++++ SUPPLIED TEXT ++++

College Blog • Wednesday, 19 May 2021


There are some messages that I hear at church which really stick in my memory and refer back to when circumstances occur that remind me of this key message. I can't recall the date, month or year nor can I remember the pastor who shared the message however I can still recall the key message of 'Go to Camera 4'.

It can be very easy to be going about your daily life, day in and day out, keeping your eyes on the road ahead. This is a very task-focused life, moving from one event to the next, progressing forward with little awareness of what is happening around you. This is where it's important to go to camera 4. Camera 4 brings a new perspective, a new angle, a new insight, a new viewpoint. Camera 4 provides a wider lens, maybe an overhead view, a heavenly perspective, to see things in a completely new way. When the focus of your thinking, planning and movement is just on the road ahead you might miss the amazing scenery along the way, a stunning sunset in the distance or a nest of baby birds high in a tree.

As an educator of young children, I am often brought down to the world of a 3 year old who has found wonder in the yard, a treasure in the sandpit or can hear a strange sound in the distance. I call this the knee-high perspective - to see the world through the eyes of a child.  Children have an amazing capability of slowing life down as their attention has been drawn by the smallest object. It seems that children live their life though camera 4 and the rest of us are fixed on camera 1. During term 1 in the ELC we introduced to the children the BPL disposition of Noticing and bringing to their attention how the skill of noticing can be a valuable learning tool. Young children are often great at noticing when things are a little different to usual and will draw your attention to this and start with their questions about why, how, when and what. The new building currently under construction has been of great interest to the children as they notice that things are starting to look different, that the soundscape of the College has changed and their path to the ELC may sometimes take a different route. In some ways, children seem to be the ones operating camera 4 and drawing our gaze away from the next task and noticing the detail in the day. Young children also seem to operate on their own timetable, having enough time to stop to notice something or sometimes to experience an emotional meltdown over what seems to us to be the smallest thing. It's important for us, as adults, to take pause during these times, go to camera 4 and take a knee-high perspective of the world.

It can also be said that God is the ultimate camera operator, of bringing a new perspective to our lives, of providing a different view to the one we held and was so sure about. Proverbs speaks about how a man's heart plans his way but ultimately it is God who directs his steps. If it was just up to us we could easily live our lives through the lens of camera 1 and not be aware of what else God was doing in our lives through all the other camera angles available to us. I wonder what you will see if you went to camera 4?

++++

WHAT YOU ARE ASKED TO DO: Reproduce the part of the blog post about going to camera 4 starting at "College Blog •" and ending at "to Camera 4'.".

++++ DATA BELOW ++++

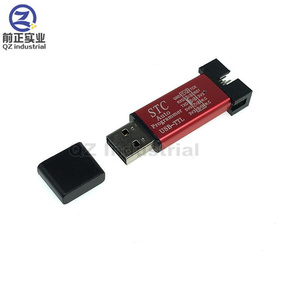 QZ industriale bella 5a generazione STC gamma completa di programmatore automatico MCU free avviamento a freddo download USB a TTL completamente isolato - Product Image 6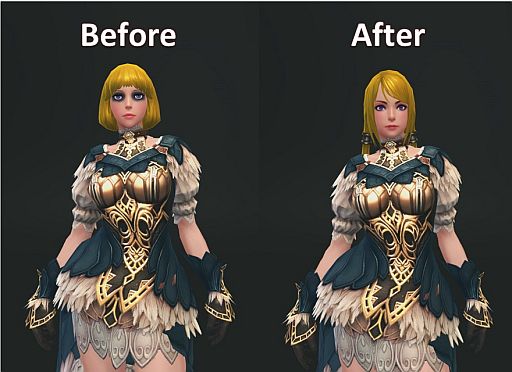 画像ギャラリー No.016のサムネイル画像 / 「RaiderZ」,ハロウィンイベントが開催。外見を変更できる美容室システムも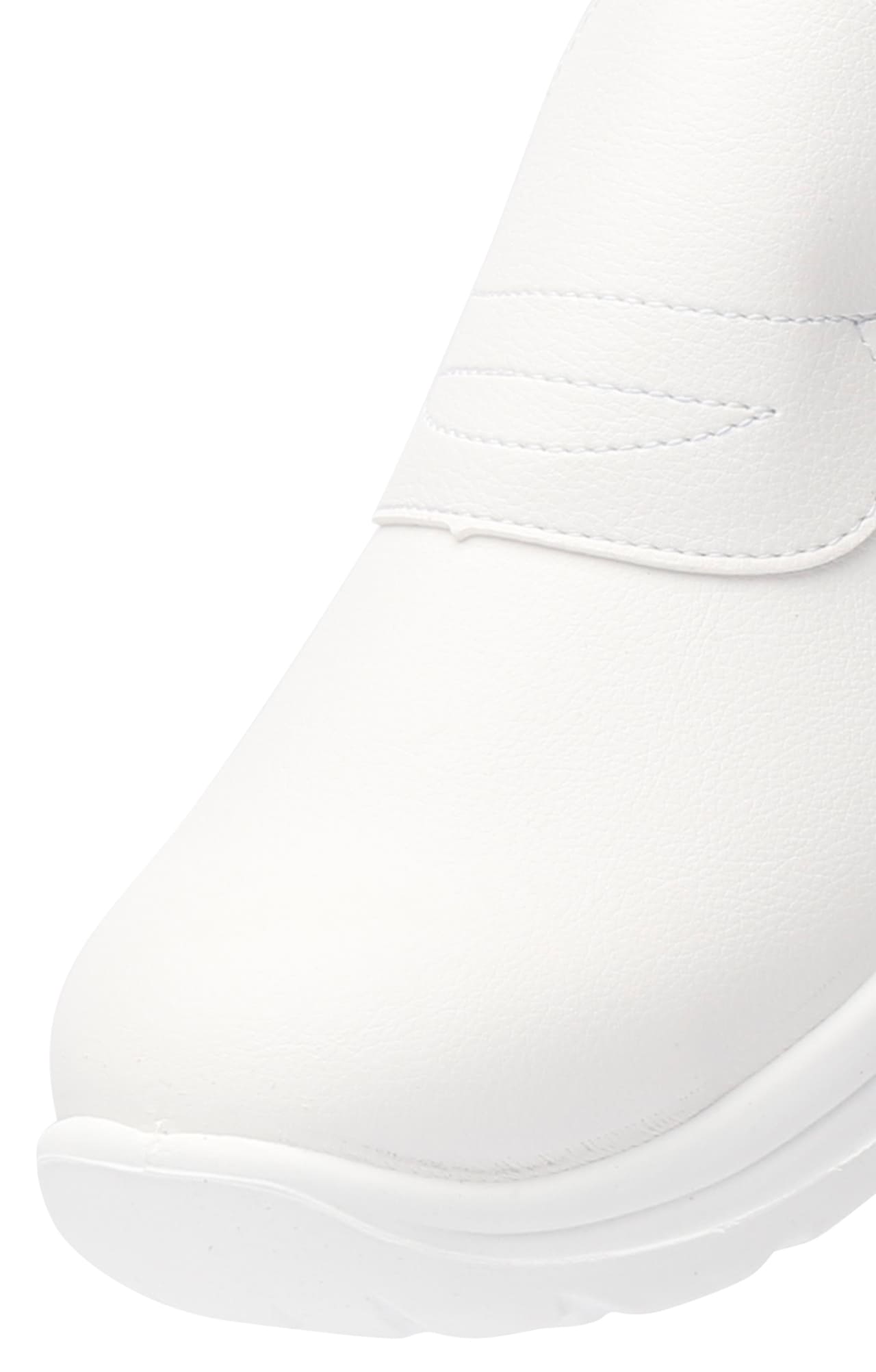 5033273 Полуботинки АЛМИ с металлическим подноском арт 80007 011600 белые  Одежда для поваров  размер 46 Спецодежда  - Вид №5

++++

COMPLETED TASK:
College Blog • Wednesday, 19 May 2021


There are some messages that I hear at church which really stick in my memory and refer back to when circumstances occur that remind me of this key message. I can't recall the date, month or year nor can I remember the pastor who shared the message however I can still recall the key message of 'Go to Camera 4'.